• _DOCUMENT TEXT_:
The black box provides the RS232 data output, the D9's on the modules are not directly compatible with RS232 and require a converter, built into the black box. It also contains two relays (100V 2A), one on the traction circuit the other on the charging circuit, so when there is a fault they can either interrupt the throttle circuit or controller power circuit, safely shutting down the controller. Or, in a high volt fault, remotely turning off the charger. If an high temperature fault occurs, it shuts down everything. 

When the software is ready for release, we will do another video, with a number of modules on the bench and all associated systems so it's all nice and clear how it all works together.

In terms of functionality, if you think we have missed anything, please let me know, the black box protection system was developed in the UK by myself and my engineer Ray.

Cheers,

Ian


----------



## JRP3 (Mar 7, 2008)

• _YOUR INSTRUCTIONS_:
Using the black box post, please explain in one to three sentences why the black box contains two relays. Rely only on the black box post for this.

• _AVAILABLE DATA_:
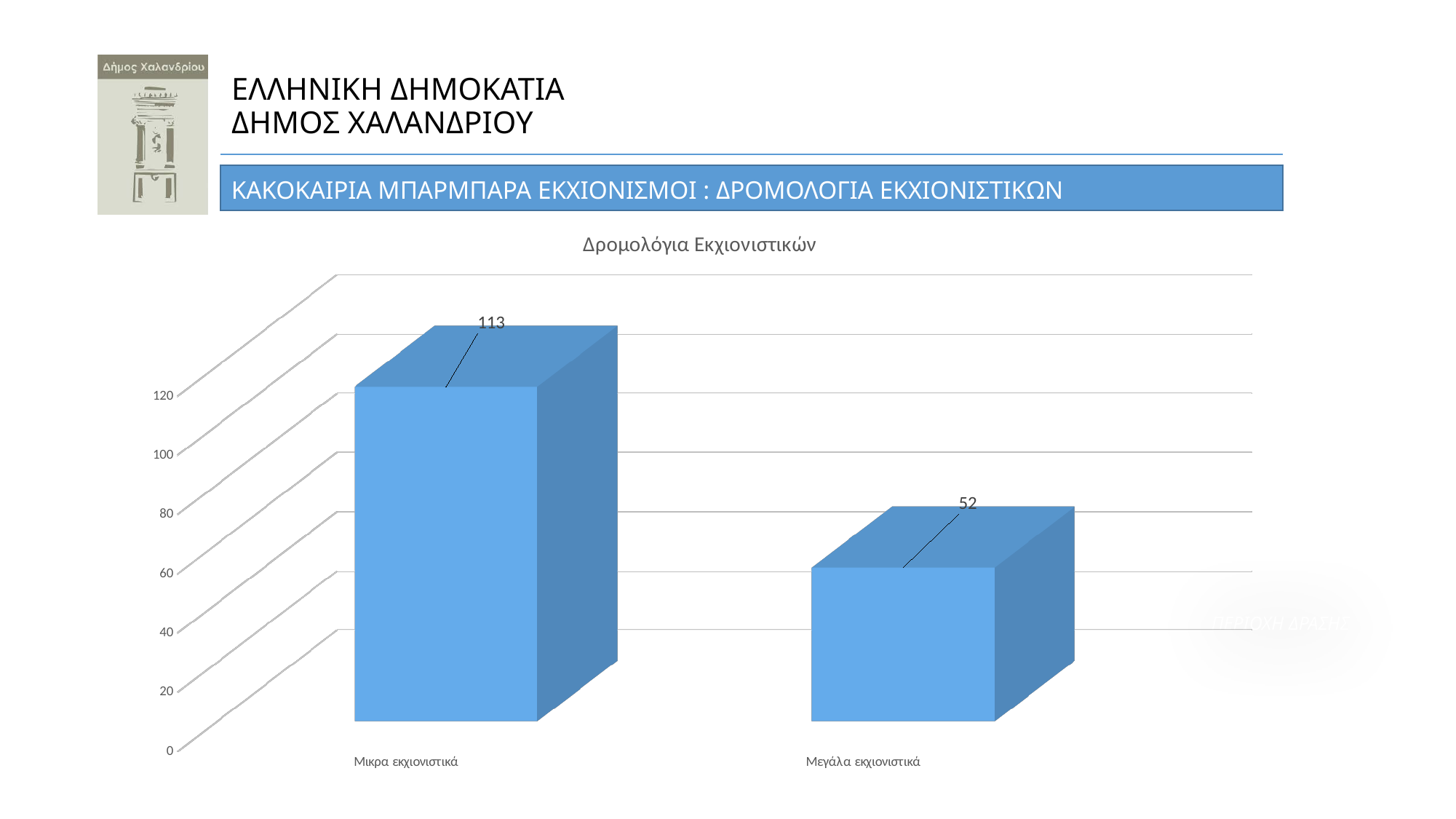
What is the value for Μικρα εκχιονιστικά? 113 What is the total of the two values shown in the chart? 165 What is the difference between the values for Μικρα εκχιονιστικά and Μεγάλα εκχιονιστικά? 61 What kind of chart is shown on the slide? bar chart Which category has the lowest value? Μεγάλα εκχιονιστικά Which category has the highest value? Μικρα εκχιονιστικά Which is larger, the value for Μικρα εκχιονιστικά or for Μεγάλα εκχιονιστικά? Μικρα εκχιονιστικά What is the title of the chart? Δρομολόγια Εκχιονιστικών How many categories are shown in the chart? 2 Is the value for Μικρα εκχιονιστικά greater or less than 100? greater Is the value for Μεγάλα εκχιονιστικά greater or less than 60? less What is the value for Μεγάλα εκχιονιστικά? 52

---

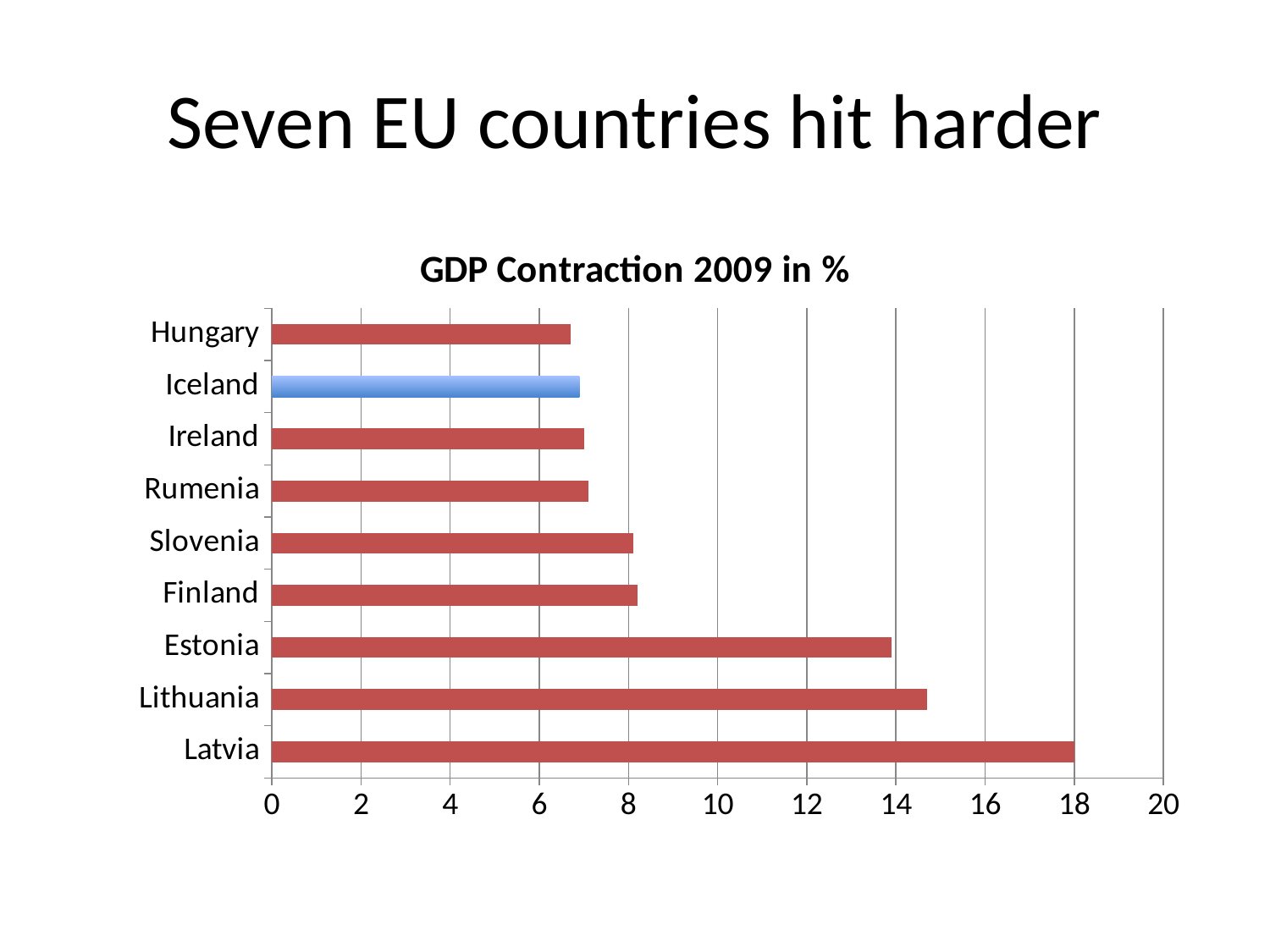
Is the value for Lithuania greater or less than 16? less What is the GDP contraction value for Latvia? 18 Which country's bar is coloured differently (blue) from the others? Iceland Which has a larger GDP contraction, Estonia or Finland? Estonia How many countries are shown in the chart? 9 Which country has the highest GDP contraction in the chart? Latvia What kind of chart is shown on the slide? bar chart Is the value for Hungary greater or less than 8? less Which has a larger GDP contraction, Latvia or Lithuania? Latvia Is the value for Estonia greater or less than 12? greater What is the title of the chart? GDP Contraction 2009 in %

...

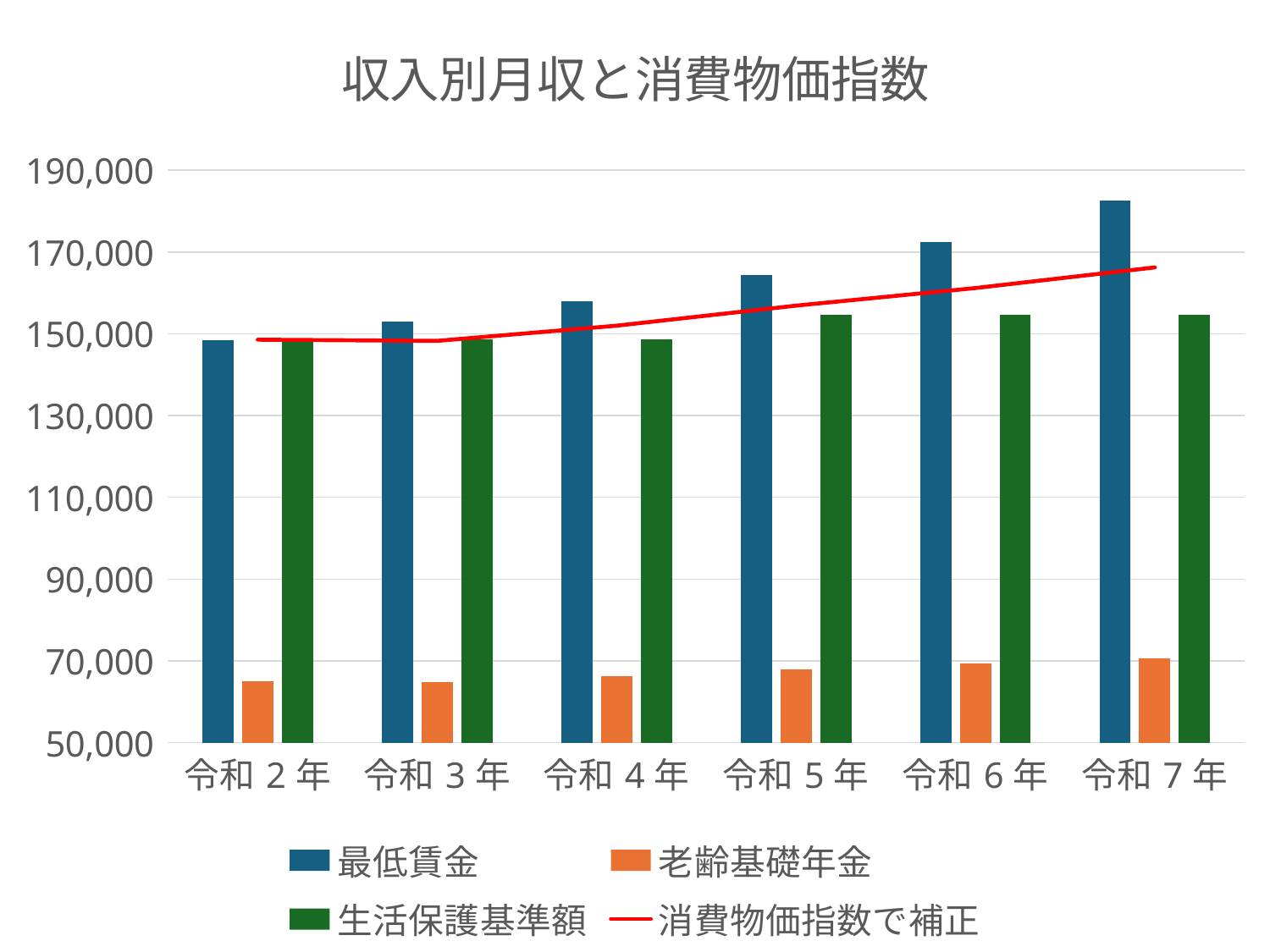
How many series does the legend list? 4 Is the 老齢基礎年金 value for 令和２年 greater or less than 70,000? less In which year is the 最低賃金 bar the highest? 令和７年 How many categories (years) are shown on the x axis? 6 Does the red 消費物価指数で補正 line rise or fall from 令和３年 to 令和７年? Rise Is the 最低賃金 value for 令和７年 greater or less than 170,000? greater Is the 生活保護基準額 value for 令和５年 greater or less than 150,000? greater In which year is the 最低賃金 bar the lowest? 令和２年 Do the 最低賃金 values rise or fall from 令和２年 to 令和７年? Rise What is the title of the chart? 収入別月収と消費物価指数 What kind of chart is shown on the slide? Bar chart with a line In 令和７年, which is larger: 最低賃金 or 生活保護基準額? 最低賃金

• _SOLUTION_:
The relays, one on the traction circuit and one on the charging circuit, let the black box interrupt the throttle circuit or the controller power circuit when there is a fault, safely shutting down the controller. In a high volt fault, they can also remotely turn off the charger.